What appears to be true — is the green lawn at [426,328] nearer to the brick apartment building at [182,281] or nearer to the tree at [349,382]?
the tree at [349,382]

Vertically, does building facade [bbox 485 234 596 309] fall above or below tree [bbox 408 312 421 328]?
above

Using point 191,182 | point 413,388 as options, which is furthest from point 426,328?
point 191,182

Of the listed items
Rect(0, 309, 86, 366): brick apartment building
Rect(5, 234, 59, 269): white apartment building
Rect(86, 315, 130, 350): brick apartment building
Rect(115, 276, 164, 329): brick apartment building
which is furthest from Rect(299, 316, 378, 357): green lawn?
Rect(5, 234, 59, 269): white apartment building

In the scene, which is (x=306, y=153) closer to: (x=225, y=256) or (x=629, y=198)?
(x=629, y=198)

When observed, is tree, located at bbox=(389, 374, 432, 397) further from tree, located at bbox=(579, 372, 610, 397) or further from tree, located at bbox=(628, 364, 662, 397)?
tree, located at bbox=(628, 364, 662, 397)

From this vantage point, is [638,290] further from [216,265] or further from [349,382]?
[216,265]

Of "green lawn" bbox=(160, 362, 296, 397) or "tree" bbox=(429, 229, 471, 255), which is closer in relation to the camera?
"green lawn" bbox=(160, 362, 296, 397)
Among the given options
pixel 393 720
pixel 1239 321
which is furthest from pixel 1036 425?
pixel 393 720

_ _ _ _

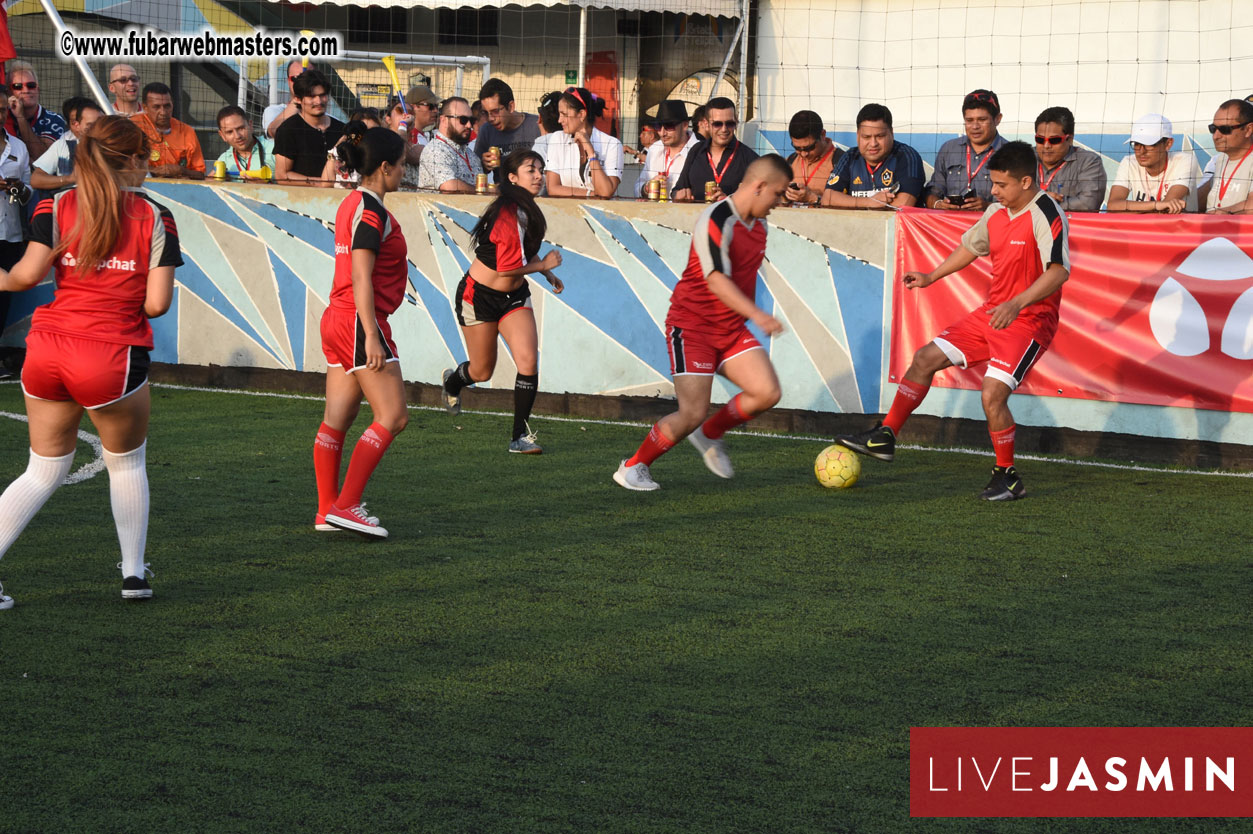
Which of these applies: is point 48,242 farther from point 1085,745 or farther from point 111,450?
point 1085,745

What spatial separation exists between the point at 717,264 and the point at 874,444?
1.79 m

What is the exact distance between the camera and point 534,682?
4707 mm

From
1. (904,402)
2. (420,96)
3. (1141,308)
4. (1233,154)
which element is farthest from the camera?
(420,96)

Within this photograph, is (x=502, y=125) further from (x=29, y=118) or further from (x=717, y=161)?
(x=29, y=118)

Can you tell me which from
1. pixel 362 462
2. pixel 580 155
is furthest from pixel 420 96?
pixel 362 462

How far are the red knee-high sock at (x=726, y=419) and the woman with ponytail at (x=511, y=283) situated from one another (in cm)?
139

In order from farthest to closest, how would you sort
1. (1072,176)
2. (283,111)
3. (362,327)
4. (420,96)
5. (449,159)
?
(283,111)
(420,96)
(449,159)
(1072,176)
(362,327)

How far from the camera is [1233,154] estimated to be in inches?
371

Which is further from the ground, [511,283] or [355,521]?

_ _ _ _

REQUIREMENTS:
Give the material as a Markdown table with the columns Row and Content, starting at the line that contains "How far are" and ending at the line that contains "Which is further". Put one line per row with its row number, and leave out blank lines.

CORRECT OUTPUT:
| Row | Content |
|---|---|
| 1 | How far are the red knee-high sock at (x=726, y=419) and the woman with ponytail at (x=511, y=283) situated from one another (in cm)? |
| 2 | 139 |
| 3 | In order from farthest to closest, how would you sort |
| 4 | 1. (1072,176) |
| 5 | 2. (283,111) |
| 6 | 3. (362,327) |
| 7 | 4. (420,96) |
| 8 | 5. (449,159) |
| 9 | ? |
| 10 | (283,111) |
| 11 | (420,96) |
| 12 | (449,159) |
| 13 | (1072,176) |
| 14 | (362,327) |
| 15 | How far from the camera is [1233,154] estimated to be in inches? |
| 16 | 371 |
| 17 | Which is further from the ground, [511,283] or [355,521]? |